Regarding creating Textures from scratch, Quixel Mixer looks like it's designed to create new textures by blending other existing textures. I did not get that far into the tutorial manual before it became evident this is what mixing is. But I was hoping that it would also have the ability to create texture maps from scratch starting with an image, and then generating specific maps like base color, normal, roughness, etc. But instead of continuing this at this point, I posted a question over at Epic.
My impression now is that if you want to create textures from scratch you'd do it in Photoshop or Affinity, possibly Mixer and put it together there. But I don’t have to learn this right now.
So I thought I was going to have to jump into channel packing to get textures I wanted that were compatible with an excellent landscape material I purchased. At my stage of development it was worth the $15 I spent (at the Epic Marketplace). I’ve been doing tutorials learning Material design and there seems to be many ways to skin that cat.
Each texture characteristic, approx 5 of them, The author of this material used channel packing and devoted one texture sample to placing 3 texture maps- roughness, displacement (height), and ambient occlusion into it. These maps are each represented by a gray scale image, so in the name of saving memory, 3 of these can be put in one image on the RGB channels, one per channel. Apparantly it is now the standard.
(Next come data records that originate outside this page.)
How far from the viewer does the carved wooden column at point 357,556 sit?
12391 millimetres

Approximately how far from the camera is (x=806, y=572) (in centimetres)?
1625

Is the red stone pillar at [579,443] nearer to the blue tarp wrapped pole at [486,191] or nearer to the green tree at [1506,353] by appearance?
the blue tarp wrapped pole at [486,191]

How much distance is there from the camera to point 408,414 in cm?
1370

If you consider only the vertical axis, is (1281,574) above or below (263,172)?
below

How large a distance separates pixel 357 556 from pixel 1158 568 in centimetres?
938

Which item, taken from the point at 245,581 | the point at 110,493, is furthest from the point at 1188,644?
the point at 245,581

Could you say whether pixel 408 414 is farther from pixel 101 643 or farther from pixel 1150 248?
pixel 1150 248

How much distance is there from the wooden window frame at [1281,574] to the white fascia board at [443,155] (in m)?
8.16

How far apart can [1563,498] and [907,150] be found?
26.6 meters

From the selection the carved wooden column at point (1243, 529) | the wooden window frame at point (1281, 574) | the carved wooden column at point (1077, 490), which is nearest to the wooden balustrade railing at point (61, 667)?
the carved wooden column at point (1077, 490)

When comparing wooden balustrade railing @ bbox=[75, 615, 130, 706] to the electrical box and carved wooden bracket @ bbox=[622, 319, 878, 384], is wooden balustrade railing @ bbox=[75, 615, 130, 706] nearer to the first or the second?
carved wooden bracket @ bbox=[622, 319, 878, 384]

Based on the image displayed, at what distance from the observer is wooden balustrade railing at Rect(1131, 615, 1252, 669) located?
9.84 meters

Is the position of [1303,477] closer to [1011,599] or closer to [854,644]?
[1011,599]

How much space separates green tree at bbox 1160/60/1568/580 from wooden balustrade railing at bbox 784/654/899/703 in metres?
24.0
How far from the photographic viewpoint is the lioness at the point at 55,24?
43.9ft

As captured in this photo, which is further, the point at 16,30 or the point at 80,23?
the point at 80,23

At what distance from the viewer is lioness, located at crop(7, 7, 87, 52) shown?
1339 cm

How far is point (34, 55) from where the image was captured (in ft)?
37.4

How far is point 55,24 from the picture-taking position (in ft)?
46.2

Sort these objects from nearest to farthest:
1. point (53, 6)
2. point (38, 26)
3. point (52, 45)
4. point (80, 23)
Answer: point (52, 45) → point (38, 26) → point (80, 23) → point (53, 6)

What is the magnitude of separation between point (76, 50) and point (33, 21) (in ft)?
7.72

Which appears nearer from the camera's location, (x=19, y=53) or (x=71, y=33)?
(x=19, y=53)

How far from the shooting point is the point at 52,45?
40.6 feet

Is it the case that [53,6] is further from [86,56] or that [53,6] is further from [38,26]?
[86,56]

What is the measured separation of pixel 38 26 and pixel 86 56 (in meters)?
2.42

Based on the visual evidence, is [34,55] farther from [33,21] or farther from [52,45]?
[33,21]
Material = code in GUI format that relies on nodes, each with a purpose, strung together that creates a finished textures. The thing is texture maps tend to plug into the material in a certain manner, and you don’t want to be adding more texture samples from a project overhead perspective, so there might be a need to learn how to channel pack if you have a texture from another source that did not rely on channel packing And you don’t want to add more bulk to the material by way of more texture samples.
One question I need clarification on, is does the complication/bulk of the material add bloat to the finished project, or is it just the textures applied to the surfaces in a scene that impact how well it runs?
Anyway for the landscape material I purchased, I like the included textures, but needed/wanted different textures for the project I am working on. The author labeled his channel packed texture RHAO- roughness, height, ambient occlusion, so I was exploring tutorials on channel packing thinking this is what I’d have to do when importing a new texture, to conviently use this landscape material.
But then when I went to Megascans to download some textures, I almost panicked when I discovered they had adopted a new format that includes channel packing as a standard. Now, don’t ask me why I panicked, channel packed materials is what I needed. It was just something new in the avalanche of new info to digest.
During downloads, I was no longer getting the Roughness, Ambient Occlusion or Height (displacement) maps I expected. The new texture is called ORD. Apparantly this is the channel packed texture standard they have adopted. It is slightly jumbled as to which quality occupies which channel, for example the R Channel always was roughness, but no longer the case and once I found some documentation, it was easy to adjust the landscape material and plug this texture in properly to the associated nodes. So what this means is I don’t have to learn how to channel pack, at least not now.